When Technical Questions Go Beyond What You Prepared
Most viva question categories are predictable enough to prepare for — why this methodology, what do your findings mean, what would you do differently. But for Malaysian postgraduate students in quantitative disciplines, engineering, computer science, medicine, and the physical sciences, there is a category of viva question that can arrive with unexpected specificity: highly technical questions that probe the mathematical, statistical, computational, or procedural details of your research at a level of granularity you may not have anticipated. Knowing how to handle technical questions in your viva is a specific skill that requires preparation beyond the standard content-based review of your thesis.
These questions are not designed to trip you up. They are designed to verify that you understand the technical foundations of the methods you used — that you are not simply someone who ran a software package and reported the output, but someone who understands what the software was doing and why it was appropriate for your research problem.
The Most Common Technical Viva Question Categories
Understanding the most common categories of technical questions in Malaysian postgraduate vivas allows you to prepare specifically for each type. Statistical assumption questions are among the most frequent in quantitative theses: “What assumptions does this test require, and how did you verify that your data meets them?” For structural equation modelling, confirmatory factor analysis, regression, or analysis of variance, examiners expect you to know the specific assumptions — normality, homoscedasticity, independence of observations, multicollinearity — and to be able to describe the specific diagnostic tests you ran.
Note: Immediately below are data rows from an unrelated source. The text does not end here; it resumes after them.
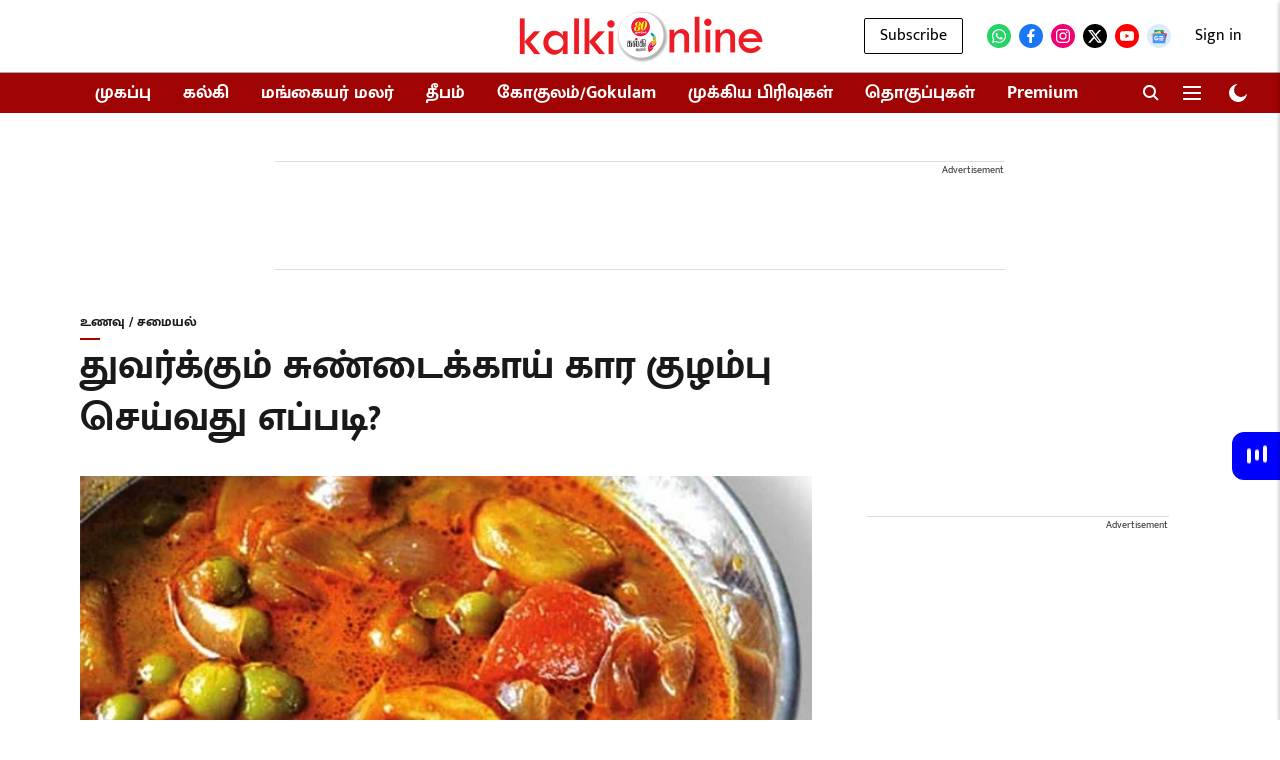

--- FILE ---
content_type: text/html; charset=utf-8
request_url: https://www.google.com/recaptcha/api2/aframe
body_size: 118
content:
<!DOCTYPE HTML><html><head><meta http-equiv="content-type" content="text/html; charset=UTF-8"></head><body><script nonce="PSkaPd1X5YIVOscFlpa0Zg">/** Anti-fraud and anti-abuse applications only. See google.com/recaptcha */ try{var clients={'sodar':'https://pagead2.googlesyndication.com/pagead/sodar?'};window.addEventListener("message",function(a){try{if(a.source===window.parent){var b=JSON.parse(a.data);var c=clients[b['id']];if(c){var d=document.createElement('img');d.src=c+b['params']+'&rc='+(localStorage.getItem("rc::a")?sessionStorage.getItem("rc::b"):"");window.document.body.appendChild(d);sessionStorage.setItem("rc::e",parseInt(sessionStorage.getItem("rc::e")||0)+1);localStorage.setItem("rc::h",'1768836935307');}}}catch(b){}});window.parent.postMessage("_grecaptcha_ready", "*");}catch(b){}</script></body></html>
Software and analytical process questions probe whether you understand what your analysis actually did: “Can you explain what happens mathematically when your SEM converges to a solution?” or “How does NVivo determine similarity when you run a cluster analysis?” You do not need to be a software developer to answer these questions, but you do need to understand the conceptual basis of the analytical procedures your software implemented.
Validity and reliability questions in technical contexts ask about the specific evidence for measurement quality: “What fit indices did you use to evaluate your confirmatory factor analysis, and why are these specific indices appropriate for your sample size?” or “How did you establish inter-rater reliability for your coding process, and what threshold did you set for acceptable agreement?” These questions require specific, evidence-based answers — the actual values from your analysis — not general statements about the importance of validity.
Preparing Technical Answers Before the Viva
The most effective preparation for technical questions in your Malaysian viva is to build a technical summary document in the weeks before the examination. This document contains the key technical details of every major analytical decision in your study — the specific tests run and their outputs, the assumptions checked and the diagnostic results, the software settings used for any non-default configurations, the specific values for any goodness-of-fit indices or reliability coefficients, and the explicit reasoning for each technical choice.
Creating this document forces you to review the technical details of your analysis at a level of depth that re-reading the thesis chapter does not provide. Many students write their methodology and findings chapters at a level of abstraction that is appropriate for the thesis but does not require them to consciously hold all the underlying technical details in mind. The technical summary document makes those details conscious and accessible, which is exactly the state you need to be in when answering detailed viva questions.
What to Do When a Technical Question Exceeds Your Knowledge
There will occasionally be technical questions in the viva that probe an area of methodology beyond what you studied in depth. An examiner with deep expertise in a specific statistical procedure may ask about nuances of that procedure that you implemented correctly — following established guidance in your field — without fully understanding the mathematical mechanics behind it. This is not a failure of preparation; it reflects the genuine boundaries of expertise that exist in every researcher.
When handling technical questions in your viva that go beyond your knowledge, the same principles that apply to non-technical surprise questions apply here. Be honest about the limit of your current knowledge. Demonstrate what you do know about the procedure and why you chose it. Acknowledge what you would want to investigate further if extending this research. “I applied the Hu and Bentler (1999) cut-off criteria for fit indices because these are the most widely cited guidelines in this literature, and my values met those thresholds. The deeper statistical justification for why those specific cut-offs are appropriate is something I haven’t examined in full mathematical detail, but I can explain the practical reasoning behind the choice.”
Connecting Technical Decisions to Research Purpose
The most confident responses to technical questions in a Malaysian viva are those that connect technical decisions back to research purpose. Rather than describing a technical procedure in isolation, explain why that procedure was the right one for your research question, your data characteristics, and your analytical goals. This connection demonstrates that your technical choices were purposeful rather than arbitrary — that you selected a procedure because it was the right tool for the specific job, not because it was the most familiar or the most commonly used in your department.
“I used partial invariance testing before proceeding to the comparison of latent mean scores because my preliminary analysis suggested that one item may not have performed equivalently across groups. Without establishing at least partial metric invariance, the comparison of latent means would have been meaningless — the scales would not have been measuring the same construct in both groups.” This response is technically specific, clearly reasoned, and explicitly connected to the research purpose. It is the kind of answer that turns a technical challenge into a demonstration of genuine methodological understanding.